[Spatial question entries]
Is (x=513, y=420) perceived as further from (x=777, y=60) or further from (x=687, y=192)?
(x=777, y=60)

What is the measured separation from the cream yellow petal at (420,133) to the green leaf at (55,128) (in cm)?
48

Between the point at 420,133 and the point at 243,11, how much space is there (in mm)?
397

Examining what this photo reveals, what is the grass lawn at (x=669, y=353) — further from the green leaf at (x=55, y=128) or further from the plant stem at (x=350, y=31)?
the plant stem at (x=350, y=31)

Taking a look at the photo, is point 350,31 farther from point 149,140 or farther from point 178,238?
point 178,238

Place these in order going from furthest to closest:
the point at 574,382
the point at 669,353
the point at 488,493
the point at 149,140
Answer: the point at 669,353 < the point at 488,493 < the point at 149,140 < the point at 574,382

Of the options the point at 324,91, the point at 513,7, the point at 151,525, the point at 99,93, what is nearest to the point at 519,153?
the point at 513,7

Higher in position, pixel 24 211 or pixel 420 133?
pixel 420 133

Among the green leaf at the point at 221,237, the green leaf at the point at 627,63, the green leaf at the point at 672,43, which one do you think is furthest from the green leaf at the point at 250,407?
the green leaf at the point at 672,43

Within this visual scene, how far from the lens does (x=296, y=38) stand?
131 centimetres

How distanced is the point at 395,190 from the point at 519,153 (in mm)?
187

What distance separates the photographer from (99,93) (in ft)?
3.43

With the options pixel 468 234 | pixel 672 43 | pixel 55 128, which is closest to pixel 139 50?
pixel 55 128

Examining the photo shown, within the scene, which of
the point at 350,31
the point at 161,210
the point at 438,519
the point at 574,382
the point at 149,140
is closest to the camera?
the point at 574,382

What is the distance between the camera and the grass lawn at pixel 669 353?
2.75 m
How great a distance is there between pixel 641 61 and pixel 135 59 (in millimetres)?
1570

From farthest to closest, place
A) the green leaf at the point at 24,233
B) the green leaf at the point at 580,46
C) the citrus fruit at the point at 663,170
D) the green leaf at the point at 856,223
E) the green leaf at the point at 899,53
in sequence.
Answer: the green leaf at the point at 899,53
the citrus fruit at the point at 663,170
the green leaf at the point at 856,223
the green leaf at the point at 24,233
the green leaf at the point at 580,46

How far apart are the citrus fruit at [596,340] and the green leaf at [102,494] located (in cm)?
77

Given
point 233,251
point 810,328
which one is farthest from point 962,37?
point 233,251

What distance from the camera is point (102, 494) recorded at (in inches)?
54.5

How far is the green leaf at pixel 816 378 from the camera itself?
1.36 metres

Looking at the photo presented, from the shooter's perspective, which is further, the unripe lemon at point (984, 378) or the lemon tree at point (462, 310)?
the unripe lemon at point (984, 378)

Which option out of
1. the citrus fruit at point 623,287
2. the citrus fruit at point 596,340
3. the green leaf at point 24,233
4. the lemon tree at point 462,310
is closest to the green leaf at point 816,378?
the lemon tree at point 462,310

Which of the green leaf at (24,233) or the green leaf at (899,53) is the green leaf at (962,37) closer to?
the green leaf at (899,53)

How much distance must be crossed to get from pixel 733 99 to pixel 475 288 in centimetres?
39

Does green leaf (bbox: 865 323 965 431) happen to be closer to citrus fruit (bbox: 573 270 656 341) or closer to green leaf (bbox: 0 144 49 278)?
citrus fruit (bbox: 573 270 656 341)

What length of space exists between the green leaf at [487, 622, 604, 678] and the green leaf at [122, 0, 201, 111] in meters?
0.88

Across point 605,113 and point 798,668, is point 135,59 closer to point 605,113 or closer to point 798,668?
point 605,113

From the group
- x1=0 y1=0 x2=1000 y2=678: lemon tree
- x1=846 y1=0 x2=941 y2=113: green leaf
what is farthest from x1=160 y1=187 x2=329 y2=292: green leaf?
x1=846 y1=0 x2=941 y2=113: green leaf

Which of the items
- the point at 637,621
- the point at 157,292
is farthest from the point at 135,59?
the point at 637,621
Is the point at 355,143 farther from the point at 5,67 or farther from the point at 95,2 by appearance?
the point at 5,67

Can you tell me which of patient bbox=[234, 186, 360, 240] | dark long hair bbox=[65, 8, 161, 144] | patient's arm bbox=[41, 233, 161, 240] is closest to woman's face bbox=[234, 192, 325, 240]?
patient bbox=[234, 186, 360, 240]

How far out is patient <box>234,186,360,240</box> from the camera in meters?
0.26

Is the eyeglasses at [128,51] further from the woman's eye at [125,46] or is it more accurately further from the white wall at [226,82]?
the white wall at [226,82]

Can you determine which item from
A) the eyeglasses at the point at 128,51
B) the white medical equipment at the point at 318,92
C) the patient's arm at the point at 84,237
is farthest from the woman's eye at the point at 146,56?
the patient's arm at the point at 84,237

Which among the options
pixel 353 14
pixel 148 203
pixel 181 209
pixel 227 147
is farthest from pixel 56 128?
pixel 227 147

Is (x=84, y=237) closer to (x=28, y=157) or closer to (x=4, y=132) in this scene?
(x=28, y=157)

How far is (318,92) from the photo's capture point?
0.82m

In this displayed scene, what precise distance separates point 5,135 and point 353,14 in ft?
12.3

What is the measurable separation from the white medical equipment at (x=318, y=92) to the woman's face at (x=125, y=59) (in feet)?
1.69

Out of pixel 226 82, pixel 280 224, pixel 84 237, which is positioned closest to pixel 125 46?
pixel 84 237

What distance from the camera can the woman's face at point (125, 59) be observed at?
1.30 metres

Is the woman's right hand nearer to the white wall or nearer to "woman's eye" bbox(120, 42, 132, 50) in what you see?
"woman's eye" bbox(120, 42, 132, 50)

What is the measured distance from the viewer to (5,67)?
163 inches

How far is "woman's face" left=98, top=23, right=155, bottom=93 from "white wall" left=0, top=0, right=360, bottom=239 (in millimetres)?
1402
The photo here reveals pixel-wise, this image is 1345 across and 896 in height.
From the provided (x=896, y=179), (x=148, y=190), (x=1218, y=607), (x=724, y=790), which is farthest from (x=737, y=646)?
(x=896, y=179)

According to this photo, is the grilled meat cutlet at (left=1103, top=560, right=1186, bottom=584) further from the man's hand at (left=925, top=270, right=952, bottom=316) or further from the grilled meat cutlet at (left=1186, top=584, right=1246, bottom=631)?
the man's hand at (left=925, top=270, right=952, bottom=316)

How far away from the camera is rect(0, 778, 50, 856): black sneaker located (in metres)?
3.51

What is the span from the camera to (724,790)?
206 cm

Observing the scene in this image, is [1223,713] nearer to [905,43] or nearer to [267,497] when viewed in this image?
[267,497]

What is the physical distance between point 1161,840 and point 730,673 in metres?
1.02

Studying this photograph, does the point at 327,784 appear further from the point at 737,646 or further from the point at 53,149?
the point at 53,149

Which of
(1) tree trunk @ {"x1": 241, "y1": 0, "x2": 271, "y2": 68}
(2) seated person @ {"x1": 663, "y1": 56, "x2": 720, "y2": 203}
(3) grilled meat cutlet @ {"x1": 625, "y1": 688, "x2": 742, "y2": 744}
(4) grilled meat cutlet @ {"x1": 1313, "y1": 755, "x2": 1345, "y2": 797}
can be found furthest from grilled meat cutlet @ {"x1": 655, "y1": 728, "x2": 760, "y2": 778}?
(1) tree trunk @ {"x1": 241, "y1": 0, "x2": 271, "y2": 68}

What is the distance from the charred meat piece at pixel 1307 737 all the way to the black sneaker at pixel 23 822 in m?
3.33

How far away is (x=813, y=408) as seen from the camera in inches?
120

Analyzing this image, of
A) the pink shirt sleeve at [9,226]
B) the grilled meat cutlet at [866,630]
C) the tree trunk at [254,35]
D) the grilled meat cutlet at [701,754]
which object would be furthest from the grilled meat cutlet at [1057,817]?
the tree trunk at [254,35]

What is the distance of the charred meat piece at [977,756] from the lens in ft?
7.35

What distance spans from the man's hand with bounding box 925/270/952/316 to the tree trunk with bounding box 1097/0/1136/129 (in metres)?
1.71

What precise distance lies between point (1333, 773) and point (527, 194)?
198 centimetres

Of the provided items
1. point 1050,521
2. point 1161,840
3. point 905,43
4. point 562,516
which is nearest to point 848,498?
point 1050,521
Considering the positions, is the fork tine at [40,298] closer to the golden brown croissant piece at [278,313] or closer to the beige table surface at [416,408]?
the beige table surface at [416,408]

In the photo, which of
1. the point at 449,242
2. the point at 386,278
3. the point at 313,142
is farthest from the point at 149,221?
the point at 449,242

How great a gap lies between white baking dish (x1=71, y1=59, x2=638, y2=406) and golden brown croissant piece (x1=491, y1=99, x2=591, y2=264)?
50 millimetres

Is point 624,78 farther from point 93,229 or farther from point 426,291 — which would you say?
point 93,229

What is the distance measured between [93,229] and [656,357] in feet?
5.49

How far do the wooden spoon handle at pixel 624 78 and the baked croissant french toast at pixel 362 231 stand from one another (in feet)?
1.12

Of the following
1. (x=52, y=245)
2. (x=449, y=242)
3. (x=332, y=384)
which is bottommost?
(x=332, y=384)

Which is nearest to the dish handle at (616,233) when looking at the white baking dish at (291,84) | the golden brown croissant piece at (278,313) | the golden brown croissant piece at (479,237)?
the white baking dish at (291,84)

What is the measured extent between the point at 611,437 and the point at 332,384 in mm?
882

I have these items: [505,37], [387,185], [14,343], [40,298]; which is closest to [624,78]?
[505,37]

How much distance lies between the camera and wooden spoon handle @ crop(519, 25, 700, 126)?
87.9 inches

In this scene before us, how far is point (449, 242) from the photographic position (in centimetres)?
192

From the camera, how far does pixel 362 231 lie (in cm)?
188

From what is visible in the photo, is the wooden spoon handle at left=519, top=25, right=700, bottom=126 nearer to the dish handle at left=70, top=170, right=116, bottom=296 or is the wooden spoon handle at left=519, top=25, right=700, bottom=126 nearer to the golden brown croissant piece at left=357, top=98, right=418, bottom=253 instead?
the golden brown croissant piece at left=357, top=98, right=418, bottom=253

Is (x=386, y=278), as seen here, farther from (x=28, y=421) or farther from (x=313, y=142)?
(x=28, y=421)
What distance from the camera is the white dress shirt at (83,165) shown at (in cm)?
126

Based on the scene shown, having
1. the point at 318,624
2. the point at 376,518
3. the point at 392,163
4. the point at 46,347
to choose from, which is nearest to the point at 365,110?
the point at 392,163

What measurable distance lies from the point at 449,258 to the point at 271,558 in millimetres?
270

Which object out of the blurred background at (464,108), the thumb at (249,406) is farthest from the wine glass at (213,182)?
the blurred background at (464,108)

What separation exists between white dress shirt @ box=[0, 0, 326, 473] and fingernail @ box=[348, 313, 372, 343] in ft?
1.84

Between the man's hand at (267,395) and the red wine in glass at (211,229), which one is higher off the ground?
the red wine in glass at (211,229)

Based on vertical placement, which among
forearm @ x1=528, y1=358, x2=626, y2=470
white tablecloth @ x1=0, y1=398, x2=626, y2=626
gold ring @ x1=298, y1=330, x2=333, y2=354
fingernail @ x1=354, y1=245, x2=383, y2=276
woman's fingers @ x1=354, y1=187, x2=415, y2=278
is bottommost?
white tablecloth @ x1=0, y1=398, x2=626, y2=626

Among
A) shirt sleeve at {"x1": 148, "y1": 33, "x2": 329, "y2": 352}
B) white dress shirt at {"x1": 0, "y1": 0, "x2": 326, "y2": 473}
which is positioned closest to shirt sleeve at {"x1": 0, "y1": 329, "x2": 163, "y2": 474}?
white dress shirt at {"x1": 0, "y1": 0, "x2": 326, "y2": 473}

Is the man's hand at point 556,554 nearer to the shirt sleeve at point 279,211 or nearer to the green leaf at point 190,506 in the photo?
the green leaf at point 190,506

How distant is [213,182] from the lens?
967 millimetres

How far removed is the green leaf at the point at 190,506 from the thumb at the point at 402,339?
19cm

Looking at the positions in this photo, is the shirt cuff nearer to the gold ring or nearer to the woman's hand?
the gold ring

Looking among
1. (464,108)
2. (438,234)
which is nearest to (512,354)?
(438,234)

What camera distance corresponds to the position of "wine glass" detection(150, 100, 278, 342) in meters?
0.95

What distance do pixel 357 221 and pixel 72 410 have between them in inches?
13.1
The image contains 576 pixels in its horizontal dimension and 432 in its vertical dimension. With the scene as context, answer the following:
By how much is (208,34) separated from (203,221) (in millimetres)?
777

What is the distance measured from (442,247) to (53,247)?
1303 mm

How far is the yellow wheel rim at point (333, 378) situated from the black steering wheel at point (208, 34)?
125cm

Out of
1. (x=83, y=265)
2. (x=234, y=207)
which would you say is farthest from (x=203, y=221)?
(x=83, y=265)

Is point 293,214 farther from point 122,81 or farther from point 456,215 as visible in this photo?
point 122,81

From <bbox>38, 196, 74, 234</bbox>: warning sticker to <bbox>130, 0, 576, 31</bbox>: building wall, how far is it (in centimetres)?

# What you are asked to do
Repeat word for word every line from the one that holds "Based on vertical placement, which among" to the end. Both ends count.

# The response
Based on vertical placement, which among
forearm @ x1=528, y1=358, x2=626, y2=470
white tablecloth @ x1=0, y1=398, x2=626, y2=626
gold ring @ x1=298, y1=330, x2=333, y2=354
fingernail @ x1=354, y1=245, x2=383, y2=276
woman's fingers @ x1=354, y1=187, x2=415, y2=278
is bottommost?
white tablecloth @ x1=0, y1=398, x2=626, y2=626

Among
A) shirt sleeve at {"x1": 148, "y1": 33, "x2": 329, "y2": 352}
B) white dress shirt at {"x1": 0, "y1": 0, "x2": 326, "y2": 473}
which is positioned closest to shirt sleeve at {"x1": 0, "y1": 329, "x2": 163, "y2": 474}?
white dress shirt at {"x1": 0, "y1": 0, "x2": 326, "y2": 473}

Is the man's hand at point 556,554 nearer to the shirt sleeve at point 279,211 or nearer to the green leaf at point 190,506 in the photo?
the green leaf at point 190,506

How distant is [213,182] from the lens?
967 millimetres

How far removed is the green leaf at the point at 190,506 from the thumb at the point at 402,339?
19cm

Looking at the positions in this photo, is the shirt cuff nearer to the gold ring or nearer to the woman's hand?
the gold ring

Looking among
1. (464,108)
2. (438,234)
which is nearest to (512,354)?
(438,234)

What camera distance corresponds to the position of "wine glass" detection(150, 100, 278, 342) in meters?
0.95

What distance do pixel 357 221 and pixel 72 410 have between them in inches?
13.1
The image contains 576 pixels in its horizontal dimension and 432 in its vertical dimension. With the scene as context, answer the following:
By how much is (208,34) separated from (203,221) (in millimetres)?
777

What is the distance measured from (442,247) to (53,247)?
1303 mm

How far is the yellow wheel rim at point (333, 378) situated from the black steering wheel at point (208, 34)?
125cm

Out of
1. (x=83, y=265)
2. (x=234, y=207)
which would you say is farthest from (x=203, y=221)?
(x=83, y=265)

Is point 293,214 farther from point 122,81 or farther from point 456,215 as visible in this photo?
point 122,81

From <bbox>38, 196, 74, 234</bbox>: warning sticker to <bbox>130, 0, 576, 31</bbox>: building wall, how far is it (in centimetres)?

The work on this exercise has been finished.